=== Begin Enclosure ===

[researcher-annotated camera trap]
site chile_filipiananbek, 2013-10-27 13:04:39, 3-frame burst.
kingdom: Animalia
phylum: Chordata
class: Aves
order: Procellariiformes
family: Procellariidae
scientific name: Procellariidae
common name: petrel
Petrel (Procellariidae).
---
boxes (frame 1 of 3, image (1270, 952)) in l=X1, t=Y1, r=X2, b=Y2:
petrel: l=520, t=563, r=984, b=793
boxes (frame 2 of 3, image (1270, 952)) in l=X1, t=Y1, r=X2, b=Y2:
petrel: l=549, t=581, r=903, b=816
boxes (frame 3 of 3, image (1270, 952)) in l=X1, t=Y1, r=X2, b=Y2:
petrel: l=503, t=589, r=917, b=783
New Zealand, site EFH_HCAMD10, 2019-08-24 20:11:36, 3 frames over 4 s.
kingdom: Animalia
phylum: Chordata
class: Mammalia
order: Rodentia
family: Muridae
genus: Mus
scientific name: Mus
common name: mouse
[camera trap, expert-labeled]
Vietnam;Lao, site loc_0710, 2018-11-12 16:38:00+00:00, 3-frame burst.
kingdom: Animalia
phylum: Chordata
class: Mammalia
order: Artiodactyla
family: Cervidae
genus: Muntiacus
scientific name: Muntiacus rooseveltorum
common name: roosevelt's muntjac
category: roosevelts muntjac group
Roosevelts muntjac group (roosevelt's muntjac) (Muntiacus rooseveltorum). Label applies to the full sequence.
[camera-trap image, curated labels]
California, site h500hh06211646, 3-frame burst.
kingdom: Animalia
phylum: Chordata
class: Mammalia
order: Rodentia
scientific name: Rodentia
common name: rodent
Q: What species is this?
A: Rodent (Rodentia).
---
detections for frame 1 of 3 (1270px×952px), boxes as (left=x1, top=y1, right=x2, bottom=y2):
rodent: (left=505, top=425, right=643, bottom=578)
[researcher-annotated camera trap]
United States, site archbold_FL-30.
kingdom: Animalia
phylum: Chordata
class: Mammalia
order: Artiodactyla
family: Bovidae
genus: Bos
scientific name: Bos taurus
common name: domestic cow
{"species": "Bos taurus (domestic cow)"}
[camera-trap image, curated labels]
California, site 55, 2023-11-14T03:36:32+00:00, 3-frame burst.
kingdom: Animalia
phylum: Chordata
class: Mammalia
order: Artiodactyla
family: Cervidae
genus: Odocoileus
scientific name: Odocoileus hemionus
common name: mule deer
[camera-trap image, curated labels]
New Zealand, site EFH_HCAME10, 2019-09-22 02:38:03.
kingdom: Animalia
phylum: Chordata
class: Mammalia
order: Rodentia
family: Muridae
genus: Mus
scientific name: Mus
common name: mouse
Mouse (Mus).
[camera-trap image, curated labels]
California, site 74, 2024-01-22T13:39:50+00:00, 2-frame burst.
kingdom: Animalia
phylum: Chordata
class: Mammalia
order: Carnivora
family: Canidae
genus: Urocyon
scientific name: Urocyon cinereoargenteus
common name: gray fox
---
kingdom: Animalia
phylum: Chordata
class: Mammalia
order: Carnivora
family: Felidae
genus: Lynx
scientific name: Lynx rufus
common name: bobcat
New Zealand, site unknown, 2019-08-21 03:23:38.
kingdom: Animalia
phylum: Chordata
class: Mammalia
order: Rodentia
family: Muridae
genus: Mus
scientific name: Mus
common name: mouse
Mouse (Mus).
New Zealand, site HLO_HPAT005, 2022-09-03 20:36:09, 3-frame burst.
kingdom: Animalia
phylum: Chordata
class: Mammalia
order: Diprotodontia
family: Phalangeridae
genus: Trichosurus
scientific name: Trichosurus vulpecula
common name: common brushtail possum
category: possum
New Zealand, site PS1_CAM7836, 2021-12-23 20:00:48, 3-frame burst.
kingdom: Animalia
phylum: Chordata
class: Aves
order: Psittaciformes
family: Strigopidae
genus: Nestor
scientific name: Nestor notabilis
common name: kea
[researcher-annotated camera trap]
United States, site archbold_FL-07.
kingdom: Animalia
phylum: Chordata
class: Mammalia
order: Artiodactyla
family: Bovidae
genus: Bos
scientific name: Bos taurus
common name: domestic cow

=== End Enclosure ===

■ TRY IT:
In the entries above, some lines hold the string "burst". Copy each of them.

■ ANSWER SECTION:
site chile_filipiananbek, 2013-10-27 13:04:39, 3-frame burst.
Vietnam;Lao, site loc_0710, 2018-11-12 16:38:00+00:00, 3-frame burst.
California, site h500hh06211646, 3-frame burst.
California, site 55, 2023-11-14T03:36:32+00:00, 3-frame burst.
California, site 74, 2024-01-22T13:39:50+00:00, 2-frame burst.
New Zealand, site HLO_HPAT005, 2022-09-03 20:36:09, 3-frame burst.
New Zealand, site PS1_CAM7836, 2021-12-23 20:00:48, 3-frame burst.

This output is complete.